Face à cette vulnérabilité, les habitants des quartiers populaires ont fait preuve d’une résilience admirable. D’innombrables associations, collectifs, familles ou simples citoyens ont ainsi rivalisé de créativité et de générosité au bénéfice des plus fragiles. Au diapason de toute la France certes, mais sans doute dans des conditions plus difficiles.

Une fois dressé ce constat, il faut parler de l’après. Toutes les folles espérances sont permises. Un après où l’on retrouverait le chemin des « jours heureux ». Mais de plans avortés en promesses lénifiantes, cela fait quarante ans que l’on en parle des « jours heureux », que l’on en rêve, et que beaucoup hélas n’osent plus y croire. Une partie de ceux-là, les plus désabusés ou enragés, continuent de se tourner vers des solutions plus radicales, se détachant d’une République dont la promesse et les principes sonnent bien creux en bas des tours.

Que faire, alors, maintenant pour les quartiers populaires ? Deux écueils sont à éviter : la politique de l'ignorance consistant à jeter un voile pudique sur les inégalités, ou bien une politique de la séparation opposant artificiellement des territoires, des Français. Ce qui est sûr c'est qu'il faut agir. Le contexte est propice. Le président de la République semble motivé à « renverser la table ». Il y a du boulot : selon l'OCDE, il faut six générations pour qu'un enfant d'une famille pauvre atteigne le revenu moyen. La mobilité sociale a en France la profondeur de l'éternité. Alors, puisque le temps est à la convocation des espérances, la mienne est que nous trouvions enfin le chemin d'une pleine égalité, non d'une pseudo-« égalité des chances » qui tourne désormais à vide, mais d'une égalité entière, réelle, qui se traduit d'abord par la capacité de chacun, quel que soit son milieu, son statut, son origine, à réussir, à se hisser au-delà de son statut, de sa condition initiale. Non pas à avoir les mêmes « chances » que les autres, mais à saisir les mêmes opportunités.

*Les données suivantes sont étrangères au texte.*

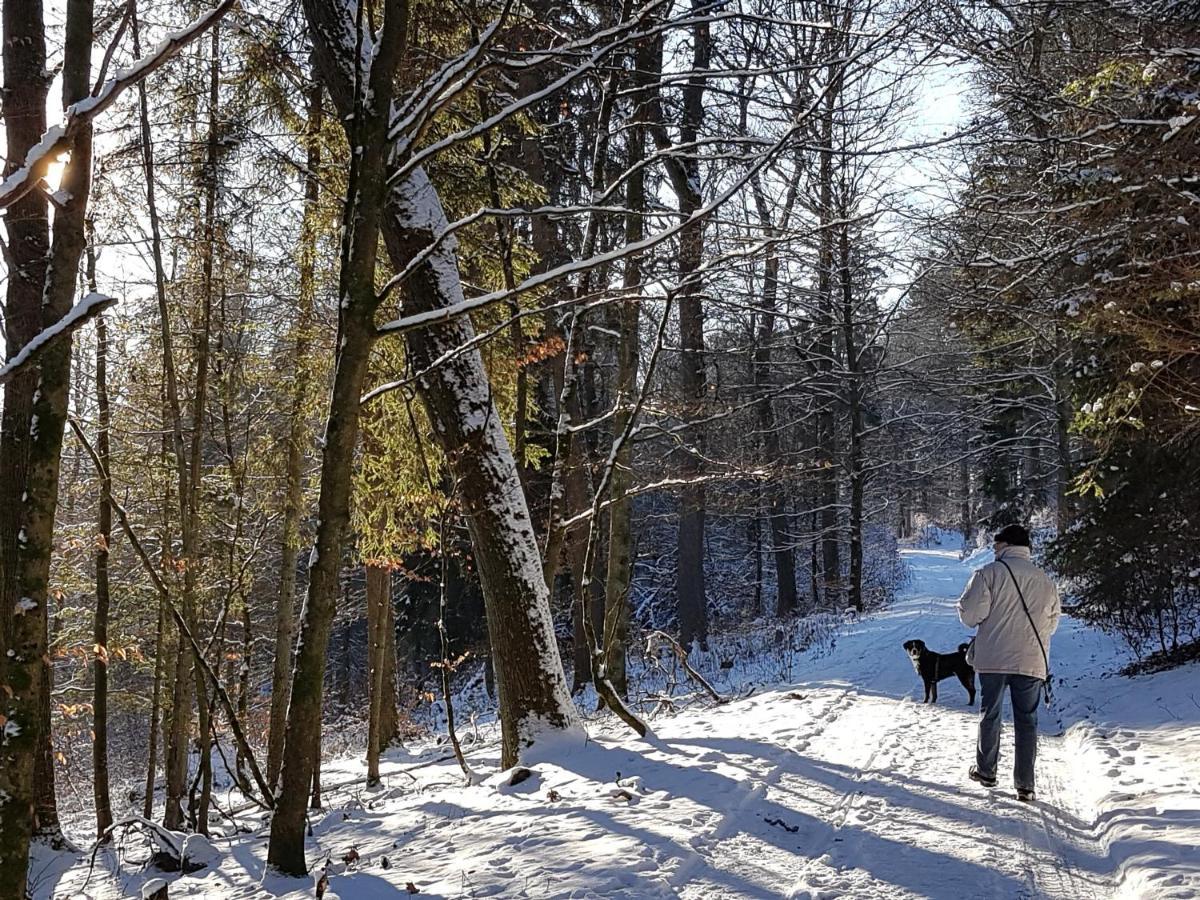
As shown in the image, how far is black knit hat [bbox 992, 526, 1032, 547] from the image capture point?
20.5 feet

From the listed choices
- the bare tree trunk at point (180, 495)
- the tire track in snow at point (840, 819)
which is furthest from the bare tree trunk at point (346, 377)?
the bare tree trunk at point (180, 495)

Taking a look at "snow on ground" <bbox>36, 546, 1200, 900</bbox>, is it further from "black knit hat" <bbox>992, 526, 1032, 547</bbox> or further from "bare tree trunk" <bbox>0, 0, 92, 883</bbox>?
"black knit hat" <bbox>992, 526, 1032, 547</bbox>

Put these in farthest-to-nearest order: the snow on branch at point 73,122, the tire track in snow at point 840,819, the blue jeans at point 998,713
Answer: the blue jeans at point 998,713 < the tire track in snow at point 840,819 < the snow on branch at point 73,122

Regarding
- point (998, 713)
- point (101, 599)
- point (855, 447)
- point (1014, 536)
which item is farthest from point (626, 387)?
point (855, 447)

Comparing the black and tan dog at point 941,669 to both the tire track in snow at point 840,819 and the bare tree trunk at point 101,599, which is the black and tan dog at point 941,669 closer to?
the tire track in snow at point 840,819

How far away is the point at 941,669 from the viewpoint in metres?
9.87

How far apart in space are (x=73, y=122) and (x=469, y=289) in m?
7.00

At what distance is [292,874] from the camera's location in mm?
4375

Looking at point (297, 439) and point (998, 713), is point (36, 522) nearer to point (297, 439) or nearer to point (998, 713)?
point (998, 713)

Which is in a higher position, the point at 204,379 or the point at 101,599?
the point at 204,379

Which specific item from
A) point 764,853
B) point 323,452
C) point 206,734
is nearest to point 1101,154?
point 764,853

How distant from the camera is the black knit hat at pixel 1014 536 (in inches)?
246

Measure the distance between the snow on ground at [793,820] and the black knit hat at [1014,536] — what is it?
1.83m

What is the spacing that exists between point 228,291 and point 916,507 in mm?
53571
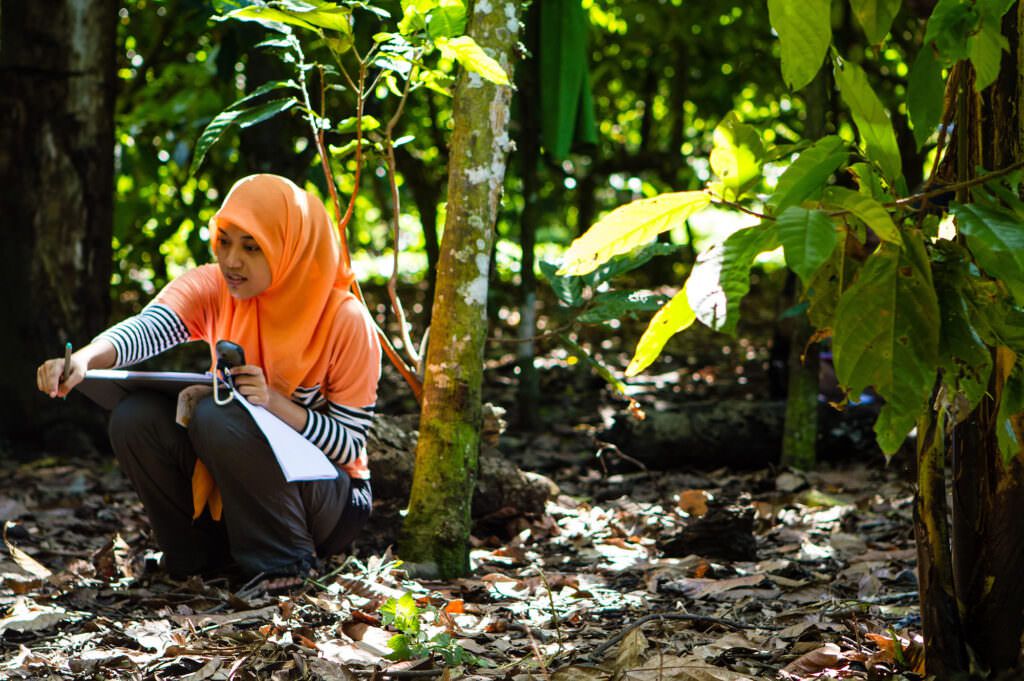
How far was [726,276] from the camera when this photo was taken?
1.26 metres

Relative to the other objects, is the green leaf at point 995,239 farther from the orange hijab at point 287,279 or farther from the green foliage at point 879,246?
the orange hijab at point 287,279

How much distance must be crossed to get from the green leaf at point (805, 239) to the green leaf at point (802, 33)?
0.74 ft

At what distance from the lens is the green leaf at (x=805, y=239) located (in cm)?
117

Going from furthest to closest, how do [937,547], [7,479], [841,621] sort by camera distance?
[7,479] < [841,621] < [937,547]

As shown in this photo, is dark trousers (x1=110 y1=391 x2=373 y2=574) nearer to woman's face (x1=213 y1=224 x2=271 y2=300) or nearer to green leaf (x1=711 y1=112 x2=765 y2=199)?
woman's face (x1=213 y1=224 x2=271 y2=300)

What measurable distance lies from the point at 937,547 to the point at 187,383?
172cm

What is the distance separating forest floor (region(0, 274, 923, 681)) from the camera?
2053mm

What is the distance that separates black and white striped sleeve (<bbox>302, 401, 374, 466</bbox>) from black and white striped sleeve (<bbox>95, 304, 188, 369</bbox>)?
16.4 inches

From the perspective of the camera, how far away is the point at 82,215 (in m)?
4.27

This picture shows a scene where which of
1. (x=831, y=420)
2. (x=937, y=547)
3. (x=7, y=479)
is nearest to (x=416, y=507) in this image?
(x=937, y=547)

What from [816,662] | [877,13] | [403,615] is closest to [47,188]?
[403,615]

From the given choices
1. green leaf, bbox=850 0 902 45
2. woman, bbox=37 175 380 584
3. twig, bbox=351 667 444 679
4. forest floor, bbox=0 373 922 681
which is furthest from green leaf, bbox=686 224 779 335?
woman, bbox=37 175 380 584

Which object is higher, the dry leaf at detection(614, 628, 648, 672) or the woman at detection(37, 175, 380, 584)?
the woman at detection(37, 175, 380, 584)

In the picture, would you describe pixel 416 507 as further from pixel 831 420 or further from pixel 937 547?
pixel 831 420
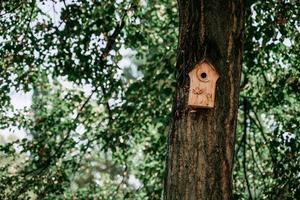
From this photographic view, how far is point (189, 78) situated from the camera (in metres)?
2.26

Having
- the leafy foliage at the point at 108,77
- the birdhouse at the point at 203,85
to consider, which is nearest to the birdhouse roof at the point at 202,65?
the birdhouse at the point at 203,85

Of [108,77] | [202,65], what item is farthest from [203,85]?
[108,77]

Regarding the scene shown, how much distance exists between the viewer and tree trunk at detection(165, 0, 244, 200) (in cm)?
205

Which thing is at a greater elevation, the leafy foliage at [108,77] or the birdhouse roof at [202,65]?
the leafy foliage at [108,77]

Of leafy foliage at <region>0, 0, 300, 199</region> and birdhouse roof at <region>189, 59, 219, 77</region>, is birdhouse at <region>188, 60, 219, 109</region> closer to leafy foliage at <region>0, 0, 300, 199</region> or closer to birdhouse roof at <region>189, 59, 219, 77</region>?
birdhouse roof at <region>189, 59, 219, 77</region>

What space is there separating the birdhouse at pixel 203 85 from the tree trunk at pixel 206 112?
29 mm

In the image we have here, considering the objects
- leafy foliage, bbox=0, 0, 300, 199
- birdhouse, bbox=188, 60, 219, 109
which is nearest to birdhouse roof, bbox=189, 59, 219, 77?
birdhouse, bbox=188, 60, 219, 109

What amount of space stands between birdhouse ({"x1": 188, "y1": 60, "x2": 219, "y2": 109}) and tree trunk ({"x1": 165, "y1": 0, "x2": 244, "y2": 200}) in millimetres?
29

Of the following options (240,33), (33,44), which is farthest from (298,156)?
(33,44)

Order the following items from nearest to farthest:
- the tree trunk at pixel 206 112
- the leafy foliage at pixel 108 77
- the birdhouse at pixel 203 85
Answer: the tree trunk at pixel 206 112 < the birdhouse at pixel 203 85 < the leafy foliage at pixel 108 77

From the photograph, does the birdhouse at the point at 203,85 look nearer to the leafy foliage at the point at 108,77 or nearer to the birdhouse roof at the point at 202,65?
the birdhouse roof at the point at 202,65

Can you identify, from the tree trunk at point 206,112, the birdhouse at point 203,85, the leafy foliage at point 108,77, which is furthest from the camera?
the leafy foliage at point 108,77

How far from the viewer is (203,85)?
2217 mm

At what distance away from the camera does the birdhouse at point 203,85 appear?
218 cm
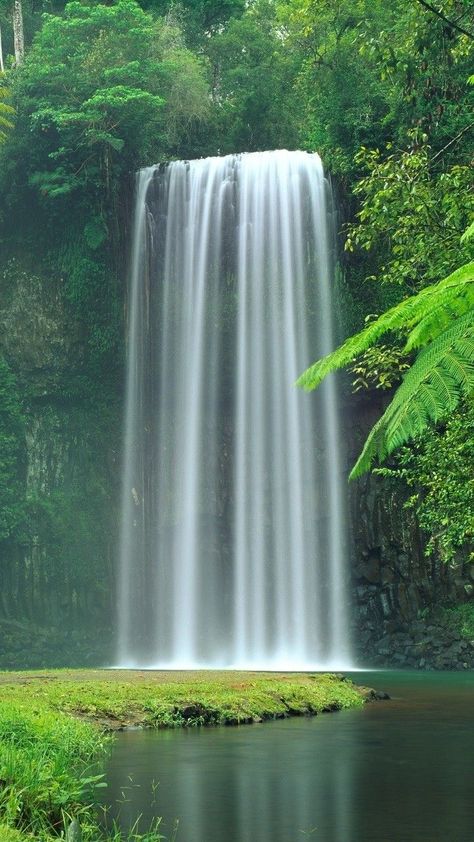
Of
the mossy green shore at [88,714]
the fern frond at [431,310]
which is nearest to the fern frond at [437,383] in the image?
the fern frond at [431,310]

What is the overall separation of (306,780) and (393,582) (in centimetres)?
1880

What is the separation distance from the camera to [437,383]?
473cm

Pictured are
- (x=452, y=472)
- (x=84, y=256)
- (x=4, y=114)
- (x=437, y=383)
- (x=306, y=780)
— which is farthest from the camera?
(x=4, y=114)

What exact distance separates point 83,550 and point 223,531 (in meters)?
4.31

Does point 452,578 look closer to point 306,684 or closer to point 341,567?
point 341,567

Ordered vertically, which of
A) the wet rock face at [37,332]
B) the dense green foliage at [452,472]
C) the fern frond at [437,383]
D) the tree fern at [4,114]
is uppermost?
the tree fern at [4,114]

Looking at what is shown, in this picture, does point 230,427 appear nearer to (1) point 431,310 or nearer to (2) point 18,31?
(2) point 18,31

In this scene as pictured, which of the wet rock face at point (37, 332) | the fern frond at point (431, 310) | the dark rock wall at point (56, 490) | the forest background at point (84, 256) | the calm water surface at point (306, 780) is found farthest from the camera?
the wet rock face at point (37, 332)

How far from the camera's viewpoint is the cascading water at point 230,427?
1096 inches

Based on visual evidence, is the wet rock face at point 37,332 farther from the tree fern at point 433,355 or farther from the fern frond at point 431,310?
the tree fern at point 433,355

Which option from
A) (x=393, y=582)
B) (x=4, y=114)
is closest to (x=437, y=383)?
(x=393, y=582)

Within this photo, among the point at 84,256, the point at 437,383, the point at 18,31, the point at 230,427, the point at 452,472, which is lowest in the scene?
the point at 437,383

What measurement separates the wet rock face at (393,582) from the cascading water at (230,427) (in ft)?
1.55

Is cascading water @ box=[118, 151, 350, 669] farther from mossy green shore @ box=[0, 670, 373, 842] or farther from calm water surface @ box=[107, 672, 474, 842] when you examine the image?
calm water surface @ box=[107, 672, 474, 842]
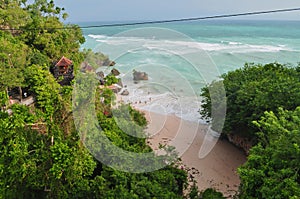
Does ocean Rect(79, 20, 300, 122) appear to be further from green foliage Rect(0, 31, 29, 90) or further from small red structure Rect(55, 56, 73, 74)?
green foliage Rect(0, 31, 29, 90)

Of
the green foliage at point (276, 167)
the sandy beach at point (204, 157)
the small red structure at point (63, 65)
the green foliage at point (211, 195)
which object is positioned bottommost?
the sandy beach at point (204, 157)

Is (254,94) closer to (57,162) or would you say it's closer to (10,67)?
(57,162)

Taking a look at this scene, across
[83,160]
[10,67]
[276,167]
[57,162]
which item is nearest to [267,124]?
[276,167]

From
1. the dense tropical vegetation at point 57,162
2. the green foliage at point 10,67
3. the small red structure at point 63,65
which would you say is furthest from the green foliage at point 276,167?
the small red structure at point 63,65

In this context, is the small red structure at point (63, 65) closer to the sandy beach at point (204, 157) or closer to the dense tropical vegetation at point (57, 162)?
the sandy beach at point (204, 157)

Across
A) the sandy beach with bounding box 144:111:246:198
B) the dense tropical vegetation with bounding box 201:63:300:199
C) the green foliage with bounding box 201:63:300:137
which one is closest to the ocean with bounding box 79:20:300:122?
the green foliage with bounding box 201:63:300:137

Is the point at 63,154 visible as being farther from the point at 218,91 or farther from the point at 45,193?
the point at 218,91
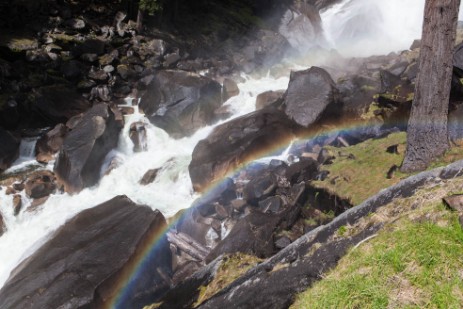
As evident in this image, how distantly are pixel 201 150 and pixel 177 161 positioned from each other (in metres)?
1.74

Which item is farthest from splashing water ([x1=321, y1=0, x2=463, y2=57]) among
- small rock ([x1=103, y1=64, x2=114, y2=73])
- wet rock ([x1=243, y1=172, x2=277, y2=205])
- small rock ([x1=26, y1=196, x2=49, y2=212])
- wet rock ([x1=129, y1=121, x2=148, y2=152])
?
small rock ([x1=26, y1=196, x2=49, y2=212])

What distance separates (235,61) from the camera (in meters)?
28.5

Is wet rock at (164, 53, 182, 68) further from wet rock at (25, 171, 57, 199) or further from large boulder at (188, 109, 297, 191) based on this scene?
wet rock at (25, 171, 57, 199)

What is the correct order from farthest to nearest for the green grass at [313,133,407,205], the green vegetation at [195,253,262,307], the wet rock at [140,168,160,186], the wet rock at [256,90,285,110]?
1. the wet rock at [256,90,285,110]
2. the wet rock at [140,168,160,186]
3. the green grass at [313,133,407,205]
4. the green vegetation at [195,253,262,307]

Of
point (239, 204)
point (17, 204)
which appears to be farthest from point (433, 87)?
point (17, 204)

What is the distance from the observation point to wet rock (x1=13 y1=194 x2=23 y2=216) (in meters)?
15.1

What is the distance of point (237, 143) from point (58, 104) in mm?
11166

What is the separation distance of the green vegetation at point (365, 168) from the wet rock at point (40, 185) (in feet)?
39.2

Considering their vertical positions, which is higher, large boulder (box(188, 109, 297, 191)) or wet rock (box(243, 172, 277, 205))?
large boulder (box(188, 109, 297, 191))

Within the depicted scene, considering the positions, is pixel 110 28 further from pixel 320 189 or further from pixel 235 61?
pixel 320 189

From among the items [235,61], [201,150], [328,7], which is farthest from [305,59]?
[201,150]

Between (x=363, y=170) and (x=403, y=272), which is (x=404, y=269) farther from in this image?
(x=363, y=170)

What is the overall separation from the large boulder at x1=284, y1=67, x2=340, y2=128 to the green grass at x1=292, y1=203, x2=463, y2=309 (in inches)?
515

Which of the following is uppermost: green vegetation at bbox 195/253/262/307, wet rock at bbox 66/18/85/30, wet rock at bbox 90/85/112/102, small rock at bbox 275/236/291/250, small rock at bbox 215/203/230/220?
wet rock at bbox 66/18/85/30
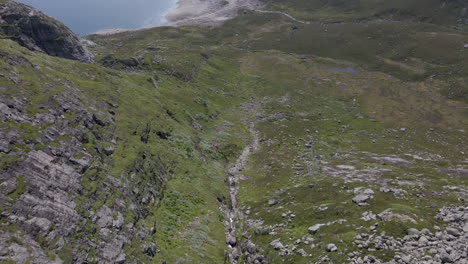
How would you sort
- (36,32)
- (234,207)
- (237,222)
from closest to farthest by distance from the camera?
(237,222), (234,207), (36,32)

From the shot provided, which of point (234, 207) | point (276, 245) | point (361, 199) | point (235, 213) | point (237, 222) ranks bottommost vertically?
point (234, 207)

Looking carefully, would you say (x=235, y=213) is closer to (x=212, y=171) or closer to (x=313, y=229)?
(x=212, y=171)

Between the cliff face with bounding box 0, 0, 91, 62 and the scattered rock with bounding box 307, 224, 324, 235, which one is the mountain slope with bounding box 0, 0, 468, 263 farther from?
the cliff face with bounding box 0, 0, 91, 62

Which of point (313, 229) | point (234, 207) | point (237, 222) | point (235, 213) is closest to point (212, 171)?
point (234, 207)

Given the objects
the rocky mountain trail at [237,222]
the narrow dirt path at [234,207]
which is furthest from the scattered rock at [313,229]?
the narrow dirt path at [234,207]

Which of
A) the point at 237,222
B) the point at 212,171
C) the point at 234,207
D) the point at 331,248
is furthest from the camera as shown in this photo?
the point at 212,171

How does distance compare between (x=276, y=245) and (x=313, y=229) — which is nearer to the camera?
(x=276, y=245)

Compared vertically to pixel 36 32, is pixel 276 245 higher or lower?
lower

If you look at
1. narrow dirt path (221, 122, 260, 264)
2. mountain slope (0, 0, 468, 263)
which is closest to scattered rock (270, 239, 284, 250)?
mountain slope (0, 0, 468, 263)
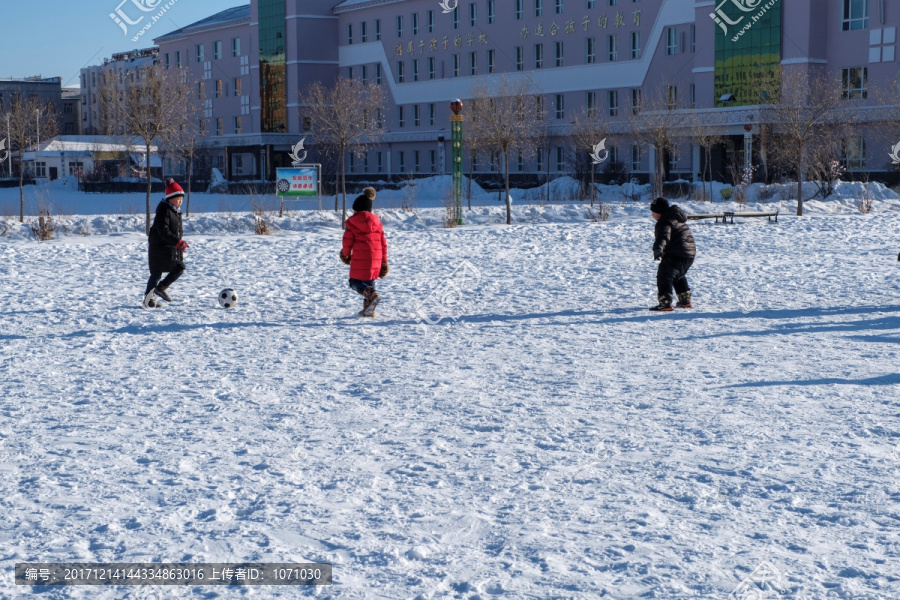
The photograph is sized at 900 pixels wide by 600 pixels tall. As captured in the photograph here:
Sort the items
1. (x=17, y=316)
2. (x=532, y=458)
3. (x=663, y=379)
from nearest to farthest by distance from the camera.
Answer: (x=532, y=458)
(x=663, y=379)
(x=17, y=316)

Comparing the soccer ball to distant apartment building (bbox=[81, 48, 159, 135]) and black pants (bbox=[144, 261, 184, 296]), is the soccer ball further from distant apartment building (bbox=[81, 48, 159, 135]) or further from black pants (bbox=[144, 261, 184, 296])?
distant apartment building (bbox=[81, 48, 159, 135])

Comment ? En ouvrant beaucoup plus largement les sentiers de la réussite, en décloisonnant les trajectoire, en permettant à tous, nonobstant son milieu d’origine, d’accéder aux meilleures opportunités. Cette politique de la réussite est non seulement le corrélat de l’idéal républicain, mais aussi l’antidote aux « fleurs vénéneuses de l’humiliation et de la colère », comme disait Memmi, qui bourgeonnent un peu partout en France. Le moyen de cette politique, nous le connaissons mais n’en avons pas usé comme il se doit : c’est l’action positive, une politique massive de rattrapage et de correction des inégalités aux bénéfices des plus modestes, en ciblant prioritairement les territoires défavorisés (ruraux et urbains) et la déployant dans l’accès à l’enseignement supérieur, aux emplois publics, aux contrats publics. Dans le monde de l’après-Covid, les enfants des premiers de corvée, ceux des milieux populaires, doivent pouvoir devenir des premiers de cordée.

- Karim Amellal est également candidat LREM dans le Xe arr. de Paris.